課題文 »
以下の議事要旨について、次の1.〜3.の記述が内容と合っているかどうかを「はい」か「いいえ」で答え、判断の決め手となる本文の語句をそのまま引用してください。
1. この会議は平成13年7月27日に日本芸術文化振興会第1会議室で開かれた。
2. 論点整理(案)には、法改正に関する議論でないものも含まれている。
3. ある委員は、インターネット上の著作物には違法アップロードされたものが多いと述べた。

本文 »

_____

審議会情報へ

文化審議会

2001/07/27 議事録

文化審議会著作権分科会情報小委員会図書館等における著作物等の利用に関するワーキング・グループ(第4回)議事要旨

文化審議会著作権分科会情報小委員会図書館等における著作物等の利用に関するワーキング・グループ(第4回)議事要旨

平成13年7月27日(金)
14:00〜16:00
日本芸術文化振興会第1会議室

出席者

(委員)

紋谷座長、北川会長、糸賀委員、金原委員、木村委員、小阪委員、児玉委員、後藤委員、齊藤委員、酒川委員、杉野委員、土屋委員、筒井委員、中西委員、名和委員、前園委員、松村委員、三田委員

(事務局)

天野長官官房審議官、岡本著作権課長、村田国際課長、尾崎マルチメディア著作権室長、その他の担当官

1.開会

2.事務局の異動について

  事務局の異動について、報告がされた。

3.議事

  • 図書館等における著作物等の利用に関するWGの論点整理について
      事務局から図書館等における著作物等の利用に関するWGの論点整理について説明が行われ、各委員による以下のような意見交換が行われた。

【委員】

  権利制限縮小の論点整理(案)に記載されていない意見があるが何故か。

【事務局】

  この論点整理(案)は法改正という観点で作成されており、法改正に関する議論でないものはこの整理から外している。

【委員】

  現在の図書館における複写サービスについても報酬請求権制度のようなものが必要と考える。全般的に図書館等における複写は、制定当時とは使いやすさも大きく変わっているなど、実態にそぐわない部分もあるので報酬請求権制度のような取り入れることを検討すべきである。また図書館が複製の主体となっているのかどうかも疑わしい部分があるのでその点も検討していただきたい。

【委員】

  図書館等に設置されたインターネット端末から利用者が著作物をプリントアウトできるようにすることが図書館サービスとして必要なのか疑問である。インターネット上の著作物には違法アップロードされたものが多いが、そこをどのように整理するのか。

【委員】

  インターネット端末からの利用は非常に危険であり、公的機関が関与して更に違法状態を拡散することには問題がある。

_____

[輪郭ラベリング記録]
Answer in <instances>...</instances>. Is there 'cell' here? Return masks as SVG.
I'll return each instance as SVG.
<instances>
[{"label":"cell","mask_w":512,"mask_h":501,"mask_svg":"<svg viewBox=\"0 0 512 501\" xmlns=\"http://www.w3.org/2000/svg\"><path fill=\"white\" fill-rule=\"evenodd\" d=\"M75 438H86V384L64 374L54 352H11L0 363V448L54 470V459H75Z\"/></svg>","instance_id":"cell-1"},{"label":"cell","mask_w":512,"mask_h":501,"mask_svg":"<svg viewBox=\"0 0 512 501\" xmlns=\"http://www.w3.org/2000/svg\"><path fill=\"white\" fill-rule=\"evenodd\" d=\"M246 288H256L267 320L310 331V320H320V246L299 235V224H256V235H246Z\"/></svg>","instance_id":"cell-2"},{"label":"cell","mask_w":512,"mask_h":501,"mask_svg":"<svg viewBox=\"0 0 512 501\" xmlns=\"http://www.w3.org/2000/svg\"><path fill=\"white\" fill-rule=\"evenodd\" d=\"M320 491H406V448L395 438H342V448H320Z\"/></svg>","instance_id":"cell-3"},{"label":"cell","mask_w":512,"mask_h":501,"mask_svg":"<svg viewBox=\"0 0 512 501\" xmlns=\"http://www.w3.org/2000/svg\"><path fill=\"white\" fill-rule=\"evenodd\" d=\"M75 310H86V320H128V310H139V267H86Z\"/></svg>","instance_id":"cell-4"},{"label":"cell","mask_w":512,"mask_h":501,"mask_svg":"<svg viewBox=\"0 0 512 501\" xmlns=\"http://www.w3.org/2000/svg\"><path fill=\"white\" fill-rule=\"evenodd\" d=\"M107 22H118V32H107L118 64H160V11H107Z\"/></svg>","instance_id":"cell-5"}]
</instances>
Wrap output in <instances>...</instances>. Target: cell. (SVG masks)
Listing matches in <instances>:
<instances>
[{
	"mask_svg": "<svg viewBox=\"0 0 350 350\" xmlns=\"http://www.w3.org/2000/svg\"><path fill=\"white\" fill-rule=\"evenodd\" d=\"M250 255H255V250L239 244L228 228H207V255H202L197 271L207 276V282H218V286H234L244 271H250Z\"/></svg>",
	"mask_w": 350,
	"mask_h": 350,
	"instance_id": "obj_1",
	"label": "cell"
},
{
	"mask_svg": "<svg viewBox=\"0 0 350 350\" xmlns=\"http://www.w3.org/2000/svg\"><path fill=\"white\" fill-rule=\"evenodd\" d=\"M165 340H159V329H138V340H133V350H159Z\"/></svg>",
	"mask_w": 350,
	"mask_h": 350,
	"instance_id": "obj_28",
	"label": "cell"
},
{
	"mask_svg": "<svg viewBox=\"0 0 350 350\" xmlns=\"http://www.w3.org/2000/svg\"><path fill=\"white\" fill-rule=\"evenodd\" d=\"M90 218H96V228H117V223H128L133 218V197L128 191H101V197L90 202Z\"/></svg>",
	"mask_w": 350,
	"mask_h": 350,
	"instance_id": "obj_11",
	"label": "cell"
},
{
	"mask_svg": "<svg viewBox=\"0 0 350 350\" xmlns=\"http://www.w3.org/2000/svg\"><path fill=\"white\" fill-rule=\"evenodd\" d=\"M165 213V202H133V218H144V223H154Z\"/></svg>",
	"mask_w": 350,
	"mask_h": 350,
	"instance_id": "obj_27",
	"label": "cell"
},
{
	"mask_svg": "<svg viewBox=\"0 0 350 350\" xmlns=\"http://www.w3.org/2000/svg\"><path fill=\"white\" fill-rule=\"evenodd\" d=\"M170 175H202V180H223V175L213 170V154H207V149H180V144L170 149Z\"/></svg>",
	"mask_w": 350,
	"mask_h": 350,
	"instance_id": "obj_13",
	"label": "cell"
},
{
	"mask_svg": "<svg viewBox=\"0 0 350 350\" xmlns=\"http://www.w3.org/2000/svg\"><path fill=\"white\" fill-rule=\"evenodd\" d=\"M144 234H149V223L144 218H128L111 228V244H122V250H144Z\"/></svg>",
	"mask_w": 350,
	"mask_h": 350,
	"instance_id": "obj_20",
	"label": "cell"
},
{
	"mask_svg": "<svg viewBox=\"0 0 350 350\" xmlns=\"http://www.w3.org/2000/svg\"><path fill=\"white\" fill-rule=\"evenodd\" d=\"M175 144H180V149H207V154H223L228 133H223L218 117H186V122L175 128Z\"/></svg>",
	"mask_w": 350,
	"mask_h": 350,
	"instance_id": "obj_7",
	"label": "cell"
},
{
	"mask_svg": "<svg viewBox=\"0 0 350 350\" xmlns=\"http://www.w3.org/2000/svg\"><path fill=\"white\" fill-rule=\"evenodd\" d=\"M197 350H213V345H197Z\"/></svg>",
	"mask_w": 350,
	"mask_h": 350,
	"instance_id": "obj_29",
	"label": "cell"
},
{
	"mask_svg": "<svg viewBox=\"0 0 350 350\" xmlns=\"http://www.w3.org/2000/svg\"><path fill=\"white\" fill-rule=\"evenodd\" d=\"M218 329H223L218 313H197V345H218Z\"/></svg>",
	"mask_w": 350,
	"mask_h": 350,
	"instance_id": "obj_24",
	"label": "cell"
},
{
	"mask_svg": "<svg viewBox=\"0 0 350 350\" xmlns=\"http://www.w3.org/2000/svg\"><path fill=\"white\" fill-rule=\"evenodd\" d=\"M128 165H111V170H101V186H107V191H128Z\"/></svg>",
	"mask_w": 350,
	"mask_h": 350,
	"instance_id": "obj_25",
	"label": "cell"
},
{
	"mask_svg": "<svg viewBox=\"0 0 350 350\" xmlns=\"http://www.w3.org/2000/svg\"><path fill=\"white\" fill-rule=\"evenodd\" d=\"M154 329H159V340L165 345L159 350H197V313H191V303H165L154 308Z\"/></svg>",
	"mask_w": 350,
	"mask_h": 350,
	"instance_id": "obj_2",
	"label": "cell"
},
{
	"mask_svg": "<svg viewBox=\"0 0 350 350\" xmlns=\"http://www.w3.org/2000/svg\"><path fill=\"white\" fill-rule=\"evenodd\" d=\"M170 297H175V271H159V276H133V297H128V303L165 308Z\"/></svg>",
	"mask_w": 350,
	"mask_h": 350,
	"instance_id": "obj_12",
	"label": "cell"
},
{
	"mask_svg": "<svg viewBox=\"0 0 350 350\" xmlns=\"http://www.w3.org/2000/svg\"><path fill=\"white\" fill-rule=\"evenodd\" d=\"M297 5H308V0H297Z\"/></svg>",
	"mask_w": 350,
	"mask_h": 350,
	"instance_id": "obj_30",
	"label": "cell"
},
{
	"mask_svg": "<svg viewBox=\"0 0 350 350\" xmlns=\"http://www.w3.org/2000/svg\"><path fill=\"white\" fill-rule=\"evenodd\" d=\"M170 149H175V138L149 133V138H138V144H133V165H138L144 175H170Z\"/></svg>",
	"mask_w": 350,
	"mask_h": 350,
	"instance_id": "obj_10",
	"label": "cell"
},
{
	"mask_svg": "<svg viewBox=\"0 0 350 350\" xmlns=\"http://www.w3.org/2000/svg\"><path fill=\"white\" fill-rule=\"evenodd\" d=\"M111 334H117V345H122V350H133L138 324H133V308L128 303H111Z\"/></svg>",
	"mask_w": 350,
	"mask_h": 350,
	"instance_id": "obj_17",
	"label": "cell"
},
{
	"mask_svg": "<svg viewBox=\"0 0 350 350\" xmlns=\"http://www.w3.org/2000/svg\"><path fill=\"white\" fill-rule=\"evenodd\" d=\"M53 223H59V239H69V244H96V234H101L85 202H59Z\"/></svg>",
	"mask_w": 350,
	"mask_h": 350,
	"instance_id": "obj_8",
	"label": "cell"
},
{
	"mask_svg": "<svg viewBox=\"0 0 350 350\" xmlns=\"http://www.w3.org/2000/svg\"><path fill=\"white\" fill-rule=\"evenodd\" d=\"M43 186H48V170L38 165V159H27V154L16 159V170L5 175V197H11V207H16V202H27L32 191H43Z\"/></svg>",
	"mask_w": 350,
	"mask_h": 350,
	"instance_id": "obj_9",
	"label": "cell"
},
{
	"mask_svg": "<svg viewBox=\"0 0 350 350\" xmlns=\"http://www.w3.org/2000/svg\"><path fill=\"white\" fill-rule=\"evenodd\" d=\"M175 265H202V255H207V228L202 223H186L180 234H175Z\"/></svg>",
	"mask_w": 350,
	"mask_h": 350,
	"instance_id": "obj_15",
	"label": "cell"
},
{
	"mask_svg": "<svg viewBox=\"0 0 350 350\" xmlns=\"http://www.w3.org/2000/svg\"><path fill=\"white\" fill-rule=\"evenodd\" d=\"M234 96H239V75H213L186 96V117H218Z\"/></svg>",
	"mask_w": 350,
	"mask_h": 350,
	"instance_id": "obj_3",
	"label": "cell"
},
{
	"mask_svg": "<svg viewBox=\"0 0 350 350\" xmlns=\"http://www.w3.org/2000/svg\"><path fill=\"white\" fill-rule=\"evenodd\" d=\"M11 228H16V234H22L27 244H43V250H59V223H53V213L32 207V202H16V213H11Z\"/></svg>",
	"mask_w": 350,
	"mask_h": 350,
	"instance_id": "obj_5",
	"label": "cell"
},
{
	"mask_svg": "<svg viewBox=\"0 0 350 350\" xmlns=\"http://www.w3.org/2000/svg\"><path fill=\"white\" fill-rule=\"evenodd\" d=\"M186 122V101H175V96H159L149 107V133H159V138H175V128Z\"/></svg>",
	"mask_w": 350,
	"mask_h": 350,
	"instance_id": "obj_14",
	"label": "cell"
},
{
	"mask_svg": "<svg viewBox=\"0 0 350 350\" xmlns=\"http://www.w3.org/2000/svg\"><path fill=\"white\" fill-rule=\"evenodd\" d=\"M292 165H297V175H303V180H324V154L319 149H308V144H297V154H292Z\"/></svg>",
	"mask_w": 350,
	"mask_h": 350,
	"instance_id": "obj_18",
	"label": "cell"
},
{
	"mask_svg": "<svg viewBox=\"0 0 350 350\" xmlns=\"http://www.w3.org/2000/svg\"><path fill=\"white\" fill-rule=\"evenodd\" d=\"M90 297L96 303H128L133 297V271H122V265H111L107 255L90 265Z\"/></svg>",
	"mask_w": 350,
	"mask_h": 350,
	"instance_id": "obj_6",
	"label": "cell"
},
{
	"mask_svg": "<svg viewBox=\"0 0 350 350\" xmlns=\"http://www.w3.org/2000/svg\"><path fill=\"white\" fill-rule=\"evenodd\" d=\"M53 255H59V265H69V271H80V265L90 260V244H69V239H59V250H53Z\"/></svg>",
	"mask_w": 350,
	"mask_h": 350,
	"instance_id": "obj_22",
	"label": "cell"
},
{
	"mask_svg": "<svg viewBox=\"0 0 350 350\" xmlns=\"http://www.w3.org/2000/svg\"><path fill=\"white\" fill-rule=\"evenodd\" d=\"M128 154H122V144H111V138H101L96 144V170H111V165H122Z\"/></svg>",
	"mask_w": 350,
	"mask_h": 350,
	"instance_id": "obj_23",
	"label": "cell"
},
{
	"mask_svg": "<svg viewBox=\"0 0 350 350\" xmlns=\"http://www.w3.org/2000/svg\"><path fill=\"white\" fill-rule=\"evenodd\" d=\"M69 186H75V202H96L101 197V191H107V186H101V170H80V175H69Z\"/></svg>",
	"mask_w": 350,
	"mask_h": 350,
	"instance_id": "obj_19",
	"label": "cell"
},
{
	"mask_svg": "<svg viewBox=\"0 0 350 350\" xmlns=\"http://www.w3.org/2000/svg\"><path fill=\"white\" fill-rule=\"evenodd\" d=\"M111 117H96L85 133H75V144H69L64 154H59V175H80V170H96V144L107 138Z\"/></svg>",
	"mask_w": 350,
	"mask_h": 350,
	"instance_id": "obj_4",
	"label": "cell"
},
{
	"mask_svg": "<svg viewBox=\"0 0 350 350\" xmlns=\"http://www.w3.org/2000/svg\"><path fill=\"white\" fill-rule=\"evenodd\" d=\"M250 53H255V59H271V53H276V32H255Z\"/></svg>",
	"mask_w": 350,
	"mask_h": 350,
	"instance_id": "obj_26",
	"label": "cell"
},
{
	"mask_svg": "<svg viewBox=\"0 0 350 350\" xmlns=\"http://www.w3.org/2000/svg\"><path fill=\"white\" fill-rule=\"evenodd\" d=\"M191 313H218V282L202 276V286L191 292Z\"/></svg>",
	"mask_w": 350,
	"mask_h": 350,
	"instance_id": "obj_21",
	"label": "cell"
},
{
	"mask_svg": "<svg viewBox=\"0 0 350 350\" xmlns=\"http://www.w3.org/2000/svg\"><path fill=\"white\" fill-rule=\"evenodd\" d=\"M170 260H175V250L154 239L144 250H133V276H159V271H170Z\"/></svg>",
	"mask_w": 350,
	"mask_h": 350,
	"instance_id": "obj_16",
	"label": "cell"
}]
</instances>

_____

解答 »
1. はい。「平成13年7月27日(金)」「日本芸術文化振興会第1会議室」
2. いいえ。「法改正に関する議論でないものはこの整理から外している。」
3. はい。「インターネット上の著作物には違法アップロードされたものが多い」